Gaussian Mixture Regression to obtain useful, actionable air pollution data from consumer-grade, low-cost monitoring devices
Our primary objective for this work will be to build a GMR model that can correct for bias in low cost particulate matter (PM2.5) sensors to be used globally. We will select 5-10 diverse reference PM2.5 and low cost PM2.5 co-locations to build a Gaussian Mixture Regression model (GMR). Recently, our team showed that GMR provides a higher quality correction factor for PurpleAir PM2.5 sensors than multiple linear regression and random forest, in terms of both correlation and accuracy. We then plan to evaluate this model on at least 20 independent co-location datasets that the GMR has not seen. There has been an exciting recent rise in commercially available low-cost sensors (LCS), such as PurpleAir (www.purpleair.com) and Clarity sensors, which when paired with machine learning (ML) based correction algorithms demonstrate high accuracy compared to co-located reference grade monitors5,6. So far, these corrections have been limited to the few LCS locations which are co-located with expensive reference-grade monitors, while the potential from the thousands of un-co-located sensors remains untapped. PurpleAir and similar devices have been deployed all over the world. Ideally our global correction factor will allow for the extraction of more trustworthy data from huge open-access databases of air pollution data such as PurpleAir.
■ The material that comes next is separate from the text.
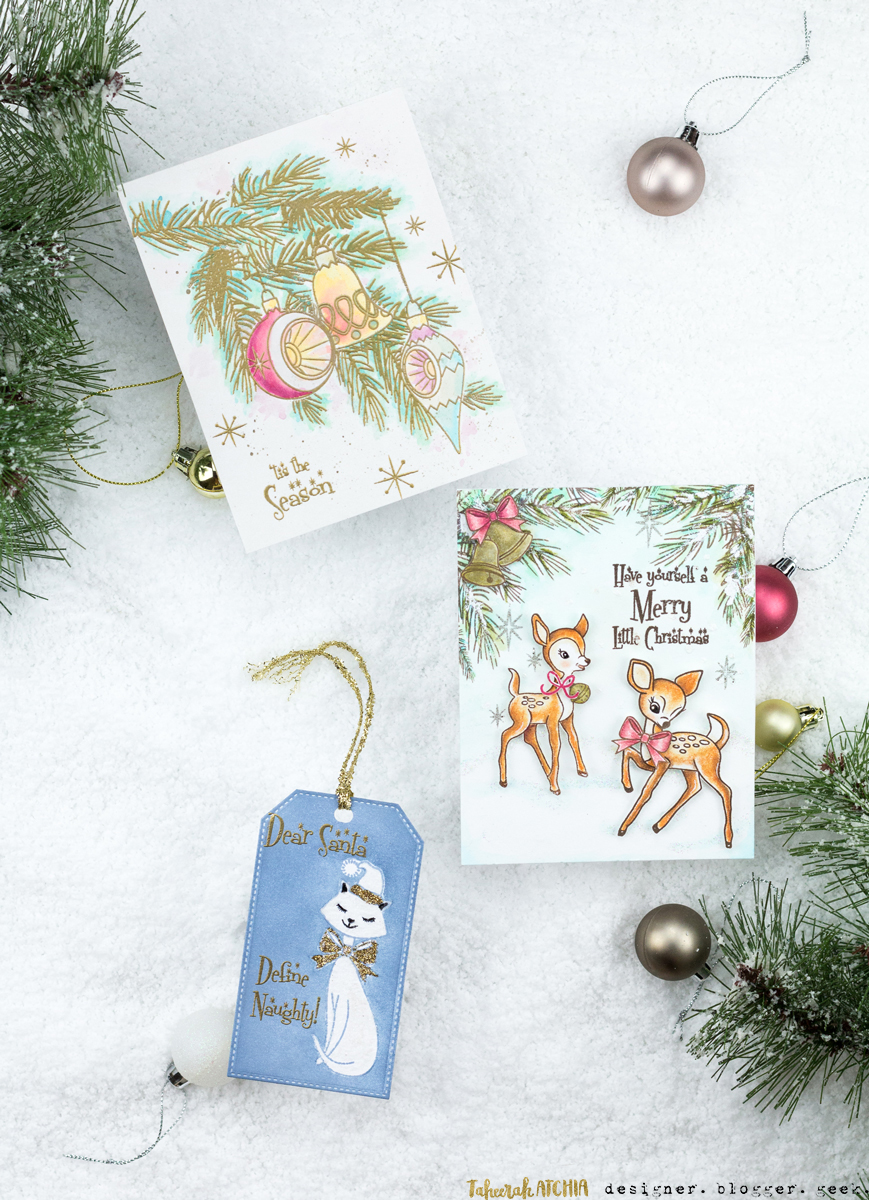 Retro Christmas Cards & Tag Set by Taheerah Atchia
This project is eligible for a matching fund stipend from the Data Science Institute. This is not a guarantee of payment, and the total amount is subject to available funding.
Faculty Advisor
- Professor: Daniel M Westervelt
- Center/Lab: Lamont-Doherty Earth Observatory,
- Location: LDEO
- All things aerosol, air quality, atmospheric chemistry, and climate change. Using data science methods to extract useful data out of environmental sensors.
Project Timeline
- Earliest starting date: 3/1/2022
- End date: 8/1/2022
- Number of hours per week of research expected during Spring/Summer 2022: ~10
- Number of hours per week of research expected during Summer 2022: ~30
Candidate requirements
- Skill sets: R/Python, machine learning methods, probabilistic methods (e.g. Gaussian Mixture Models), work with sensor data
- Student eligibility: freshman, sophomore, junior, senior, master’s
- International students on F1 or J1 visa: eligible
- Academic Credit Possible: Yes